Huang arrived in the region in the fall of 880 with a force reckoned as 150,000 strong. He defeated the 6000 men under Cao Quanzhen (曹全晸), the military governor of Tianping (天平) around modern Tai'an, Shandong, by sheer numerical advantage. Around the same time, Xue Neng (薛能), the military governor of Zhongwu (忠武) around modern Xuchang, Henan, was killed in a mutiny led by Zhou Ji. Worried that Zhou would next ambush him, Qi abandoned his defensive position and returned to Taining's capital Yanzhou (兗州). Following his example, the other jiedushi also abandoned their own defensive positions along the Yin River, allowing Huang an open path toward the imperial capitals of Luoyang and Chang'an.

Qi then marched to protect Luoyang but, faced with Huang's growing strength, abandoned it to garrison the Tong Pass and block the Huang's path toward Chang'an. Qi still had more than 10,000 soldiers, but his troops lacked any food supply. Emperor Xizong ordered Zhang Chengfan (張承範), general of the imperial guard, to reinforce Qi with a few thousand more troops, but Zhang objected that neither his men nor Qi's had any rations. Emperor Xizong sent Zhang on his way anyway, claiming that supplies would follow, but none did.

Zhang's relief troops and Huang's vanguard arrived at Tong Pass on the same day, 4 January 881. Qi's troops and Huang's battled for most of the morning. Around noontime, Qi's troops began collapsing from hunger. They trampled through Jinkeng (禁坑), a valley full of thorns that was serving as part of the defensive perimeter for Tong Pass. With the thorns destroyed, the pass was vulnerable to attack from a new flank. Qi fled while Zhang continued to try to defend Tong Pass, but in the end it fell. Huang to continued on and captured Chang'an, while Emperor Xizong fled to Chengdu. From the official histories of the dynasty, Qi was apparently uninvolved with the ultimate Tang victory over Huang and the emperor's restoration to Chang'an.

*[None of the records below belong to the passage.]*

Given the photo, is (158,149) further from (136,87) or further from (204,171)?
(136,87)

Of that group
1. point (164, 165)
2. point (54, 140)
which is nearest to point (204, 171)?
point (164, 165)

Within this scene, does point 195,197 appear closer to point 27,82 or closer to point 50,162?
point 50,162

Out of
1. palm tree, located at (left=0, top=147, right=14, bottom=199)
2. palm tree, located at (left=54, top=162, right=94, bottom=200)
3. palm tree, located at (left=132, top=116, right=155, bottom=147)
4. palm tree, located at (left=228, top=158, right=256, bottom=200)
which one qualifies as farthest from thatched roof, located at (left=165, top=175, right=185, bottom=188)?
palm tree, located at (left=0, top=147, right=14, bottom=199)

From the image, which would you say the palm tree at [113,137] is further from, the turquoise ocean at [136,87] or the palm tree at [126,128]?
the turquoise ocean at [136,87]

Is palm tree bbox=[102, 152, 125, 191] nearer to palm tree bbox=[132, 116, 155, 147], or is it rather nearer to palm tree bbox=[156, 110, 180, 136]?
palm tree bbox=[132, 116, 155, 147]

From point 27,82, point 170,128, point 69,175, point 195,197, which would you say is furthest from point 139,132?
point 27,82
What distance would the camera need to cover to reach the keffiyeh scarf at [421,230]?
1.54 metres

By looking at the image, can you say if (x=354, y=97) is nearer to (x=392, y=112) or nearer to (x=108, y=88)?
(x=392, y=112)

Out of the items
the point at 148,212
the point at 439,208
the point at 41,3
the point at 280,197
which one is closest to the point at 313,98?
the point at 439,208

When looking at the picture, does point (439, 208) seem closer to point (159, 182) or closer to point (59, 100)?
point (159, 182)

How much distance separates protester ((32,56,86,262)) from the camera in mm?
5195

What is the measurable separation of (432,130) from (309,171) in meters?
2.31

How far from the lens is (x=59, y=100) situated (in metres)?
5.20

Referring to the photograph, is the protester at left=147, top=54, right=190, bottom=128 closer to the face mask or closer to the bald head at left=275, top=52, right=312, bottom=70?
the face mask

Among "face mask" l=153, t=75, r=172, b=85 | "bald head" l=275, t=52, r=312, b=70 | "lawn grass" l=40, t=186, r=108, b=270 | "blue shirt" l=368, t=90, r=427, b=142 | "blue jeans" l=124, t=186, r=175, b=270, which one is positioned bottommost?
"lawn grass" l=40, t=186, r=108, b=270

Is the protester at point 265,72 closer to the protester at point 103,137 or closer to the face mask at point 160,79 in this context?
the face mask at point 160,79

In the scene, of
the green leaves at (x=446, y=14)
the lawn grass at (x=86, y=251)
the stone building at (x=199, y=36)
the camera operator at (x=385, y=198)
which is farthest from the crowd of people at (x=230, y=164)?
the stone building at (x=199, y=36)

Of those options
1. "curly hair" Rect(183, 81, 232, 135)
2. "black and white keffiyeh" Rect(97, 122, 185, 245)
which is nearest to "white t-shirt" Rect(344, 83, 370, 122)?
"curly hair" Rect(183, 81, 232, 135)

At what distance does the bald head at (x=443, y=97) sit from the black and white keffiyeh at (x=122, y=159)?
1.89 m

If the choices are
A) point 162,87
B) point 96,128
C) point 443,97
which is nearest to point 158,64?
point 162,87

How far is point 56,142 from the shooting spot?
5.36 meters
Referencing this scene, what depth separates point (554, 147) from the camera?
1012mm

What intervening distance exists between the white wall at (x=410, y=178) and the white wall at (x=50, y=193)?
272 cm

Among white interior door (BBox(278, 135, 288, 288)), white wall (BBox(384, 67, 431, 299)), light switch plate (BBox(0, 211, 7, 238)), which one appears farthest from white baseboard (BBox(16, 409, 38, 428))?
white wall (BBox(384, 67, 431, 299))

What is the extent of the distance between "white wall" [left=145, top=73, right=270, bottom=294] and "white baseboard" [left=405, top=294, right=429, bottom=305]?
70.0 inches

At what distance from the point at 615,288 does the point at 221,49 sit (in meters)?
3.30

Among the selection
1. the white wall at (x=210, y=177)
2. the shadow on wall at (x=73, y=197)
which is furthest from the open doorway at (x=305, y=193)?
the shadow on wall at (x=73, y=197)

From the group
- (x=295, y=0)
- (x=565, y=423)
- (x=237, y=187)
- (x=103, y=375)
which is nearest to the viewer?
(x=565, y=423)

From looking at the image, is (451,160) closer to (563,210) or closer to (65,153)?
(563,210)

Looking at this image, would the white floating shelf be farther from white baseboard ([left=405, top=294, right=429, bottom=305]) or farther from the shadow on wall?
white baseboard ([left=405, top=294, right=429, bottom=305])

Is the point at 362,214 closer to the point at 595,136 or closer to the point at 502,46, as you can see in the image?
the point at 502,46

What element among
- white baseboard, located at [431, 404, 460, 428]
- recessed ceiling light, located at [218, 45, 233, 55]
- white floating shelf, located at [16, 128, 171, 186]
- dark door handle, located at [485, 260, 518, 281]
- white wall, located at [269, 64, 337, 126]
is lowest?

===Wang Chongrong's disputes with the imperial court===
Despite his failure against Huang Chao, Qi apparently maintained his position in Taining. In 885, a major dispute occurred between the powerful eunuch Tian Lingzi and Wang Chongrong, the military governor of Hezhong (河中) around modern Yuncheng, Shanxi, largely concerning salt revenues. Tian attempted to order Wang Chongrong's transfer to Taining, moving Qi to Yiwu around modern Baoding in Hebei and moving Yiwu's military governor Wang Chucun to Hezhong. Wang Chucun complied with the order in a desultory fashion, allowing the first prefect he met in Chongrong's territory to turn him around, and defended Wang Chongrong in a memorial to the throne. Meanwhile, Wang Chongrong and his ally Keyong]], the military governor of Hedong (河東) around modern Taiyuan, Shanxi, gathered their troops and defeated the combined forces of Tian and his allies Zhu Mei, the military governor of Jingnan (靜難) around Xianyang, Shaanxi, and Li Changfu, the military governor of Fengxiang (鳳翔) around modern Baoji, Shaanxi. What position Qi took during the affair is unclear: there is no record that he either refused to report to Yiwu or attempted to.

===Overthrow===
In 886, Zhu Jin, an officer at Tianping and the cousin of its military governor Zhu Xuan, asked to marry Qi's daughter. Qi agreed and Zhu Jin led a procession from Tianping's capital Yunzhou (鄆州) to Yanzhou. Having reached Yanzhou, on the day that he was supposed to receive his bride, he used his entourage and the weapons and armor hidden among his wagons to made a surprise attack, evicting Qi from the city. Zhu Jin took over Taining and was eventually formally commissioned as its new military governor. This is the last historical reference to Qi, and it is unknown what happened to him afterwards.